§ Exercise instructions
Extract the rows from the line containing "How large is" through the line containing "the far shore vegetation at [272,120] →", and reproduce those lines exactly as they appear.

§ Material for this exercise
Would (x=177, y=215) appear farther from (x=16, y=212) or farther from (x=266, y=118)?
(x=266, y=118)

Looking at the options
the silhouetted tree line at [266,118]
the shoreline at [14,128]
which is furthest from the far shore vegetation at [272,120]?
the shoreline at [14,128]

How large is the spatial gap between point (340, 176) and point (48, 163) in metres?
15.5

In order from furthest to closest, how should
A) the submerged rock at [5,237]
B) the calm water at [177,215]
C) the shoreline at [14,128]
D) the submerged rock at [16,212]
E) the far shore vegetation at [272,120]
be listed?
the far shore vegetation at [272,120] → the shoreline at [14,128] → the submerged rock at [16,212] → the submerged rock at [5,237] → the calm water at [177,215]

* * *

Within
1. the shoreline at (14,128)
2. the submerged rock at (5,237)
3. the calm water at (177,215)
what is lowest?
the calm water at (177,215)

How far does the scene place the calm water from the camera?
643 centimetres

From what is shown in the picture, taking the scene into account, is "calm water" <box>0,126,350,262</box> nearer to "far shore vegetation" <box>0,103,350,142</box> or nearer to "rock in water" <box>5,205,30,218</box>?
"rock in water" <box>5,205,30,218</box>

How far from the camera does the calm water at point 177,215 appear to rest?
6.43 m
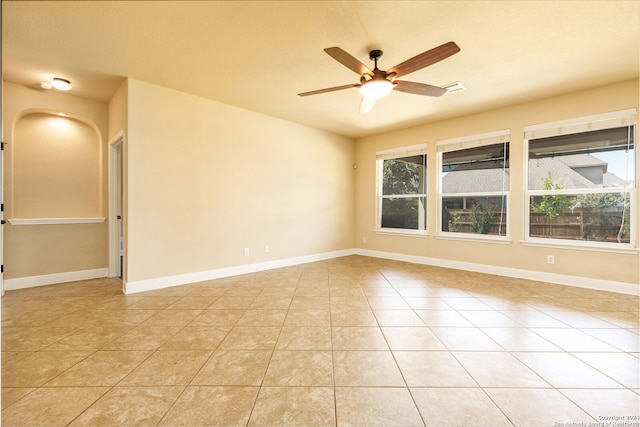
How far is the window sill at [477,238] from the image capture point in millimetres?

§ Finished task
How large is the spatial gap between point (340, 176) and point (48, 163) in metres?
15.5

In order from furthest to closest, how should
A) the submerged rock at [5,237]
B) the calm water at [177,215]
C) the shoreline at [14,128]
D) the submerged rock at [16,212]
E) the far shore vegetation at [272,120]
be listed?
the far shore vegetation at [272,120] → the shoreline at [14,128] → the submerged rock at [16,212] → the submerged rock at [5,237] → the calm water at [177,215]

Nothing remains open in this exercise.